TASK PROMPT: Edit the passage of the Pixar story starting at "Every time they" and ending at "the systems group.", and write it out again with "Slinky" in place of "Hamm".

(TEXT FOR ANALYSIS)

Lesson #1: You Can Lose Everything in an Instant
On one fateful day in 1997, three executives at Pixar Studios were gathered in an office.
They were working on a technical adjustment to the main character--Woody--of their upcoming picture, “Toy Story 2.” While looking through the file directory where the Woody data was stored, an error popped up on screen.
The directory was no longer valid.
It was odd. As if, for some odd reason, the Woody files were disappearing.
Oren Jacobs, the company’s CTO, recalled the incident to The Next Web. He was sitting beside his Technical Director, Larry Cutler, when “He looked at the directory and it had like 40 files, and he looked again and it had four files. Then we saw sequences start to vanish as well and we were like, ‘Oh my god.’”
Every time they refreshed the page, there were fewer and fewer files. Before they knew it, all the Woody data was gone, “and then we saw Hamm, Potato Head, and Rex. Then we looked at it again and there was just Hamm and then nothing.” Entire scenes began to fall away.
They hadn’t prepared for a scenario like this--who would’ve imagined it?--but there was no time to waste. Every second that passed represented thousands, if not millions of dollars worth of data. Jacobs recalled the moments that followed going something like this:
So I grabbed the phone.
“Transfer me to systems. Ah!”
So they transfer me to the systems group.
Then I said: “Unplug the machine. Just pull it out of the wall. Pull it out!”
[Systems replied:] “We can't pull it out of the wall because the-...”
“Pull it out of the ****** wall! Pull it out!”
Systems complied. Pixar Studios’ main server--the core of their whole network--was physically disconnected from the electricity.
Later, when the dust settled, they plugged the server back in. They got on a terminal, and typed in a command to return the total size of their movie’s database. It was one tenth of what it’d been earlier that day.
90% of the movie was gone.
A lot of companies operate under a “it won’t happen to me” mentality, until it does. When Pixar analyzed how their data had disappeared, they discovered the simplest, most avoidable of causes:
Just before the files went missing, an employee of Pixar Studios had typed a simple command into their computer: “rm -rf *.” “rm -rf *” is a function that deletes directories and the files they contain. The employee was probably trying to delete some old, unwanted files. However, in a stroke of bad luck, they’d accidentally applied the function to the root directory for the whole movie. The folder which contained all folders.
It goes to show just how quickly you can lose everything. For Pixar, months of time, effort and money came down to one accidental keystroke. For other companies it’s a wayward click, an earthquake, a hard drive failure, a ransomware attack.
Lesson #2: Backups Require Active Maintenance
Pixar were lucky, though: they had all their data backed up.
The team immediately pulled out and dusted off the bulky, plastic tapes they used for backups. Within a couple days’ time, everybody at the company returned to normal operation. “We lost a week of work,” Jacob recalled. “So those last 10 shots are the last week, but other than that…O.K…” Crisis averted.

(End TEXT FOR ANALYSIS)
(DATA TO EXAMINE)

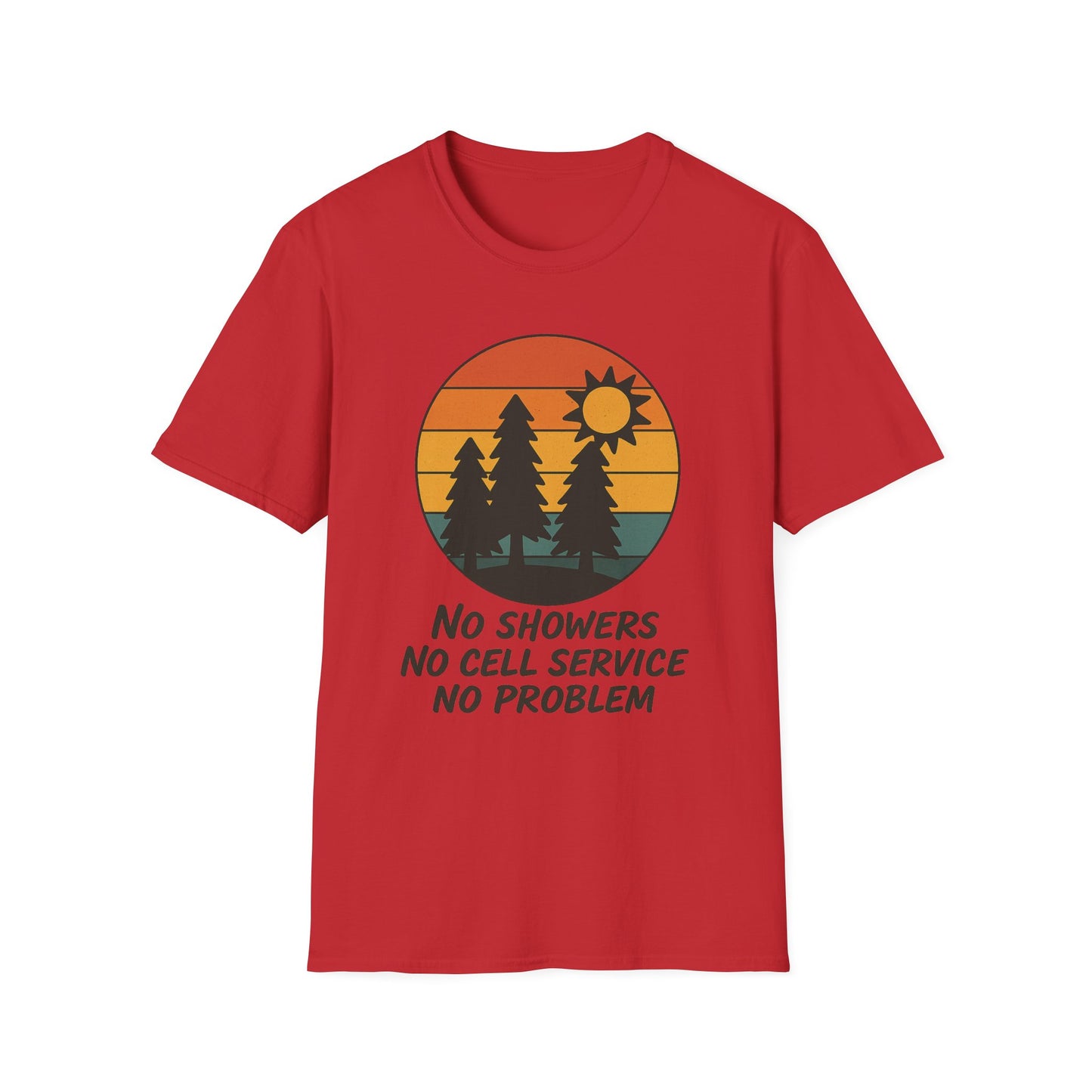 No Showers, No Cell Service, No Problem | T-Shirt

(End DATA TO EXAMINE)
(DATA TO EXAMINE)

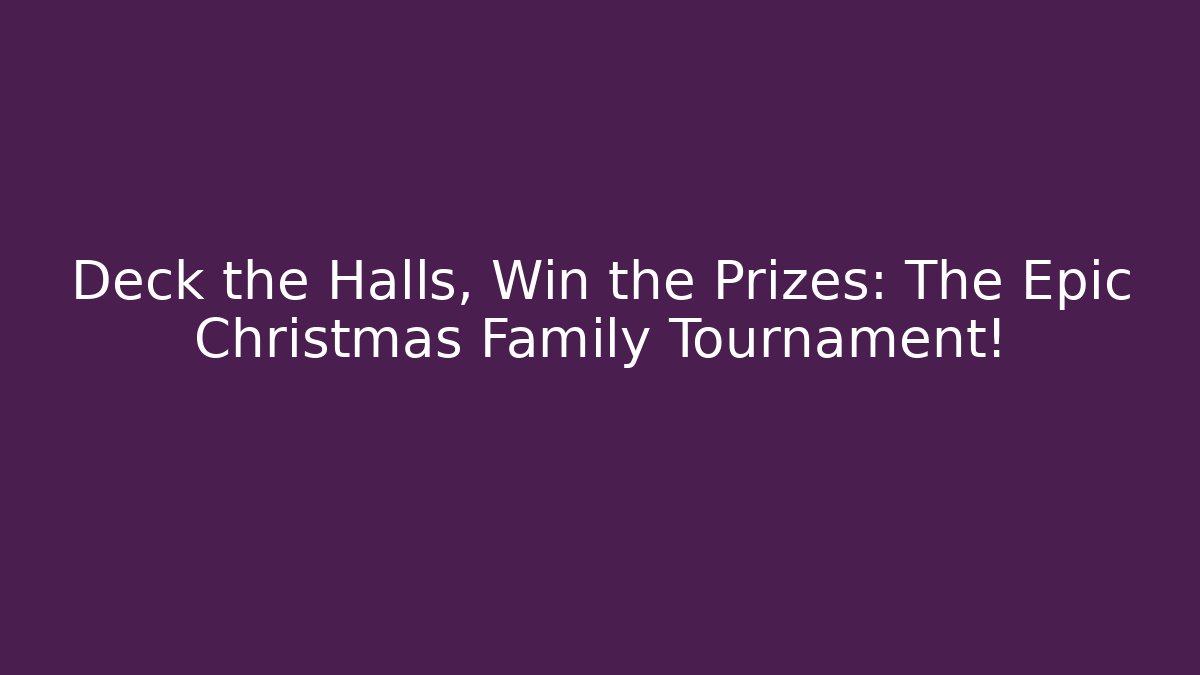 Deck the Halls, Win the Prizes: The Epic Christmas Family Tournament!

(End DATA TO EXAMINE)

ANSWER FOR THE TASK:
Every time they refreshed the page, there were fewer and fewer files. Before they knew it, all the Woody data was gone, “and then we saw Slinky, Potato Head, and Rex. Then we looked at it again and there was just Slinky and then nothing.” Entire scenes began to fall away.
They hadn’t prepared for a scenario like this--who would’ve imagined it?--but there was no time to waste. Every second that passed represented thousands, if not millions of dollars worth of data. Jacobs recalled the moments that followed going something like this:
So I grabbed the phone.
“Transfer me to systems. Ah!”
So they transfer me to the systems group.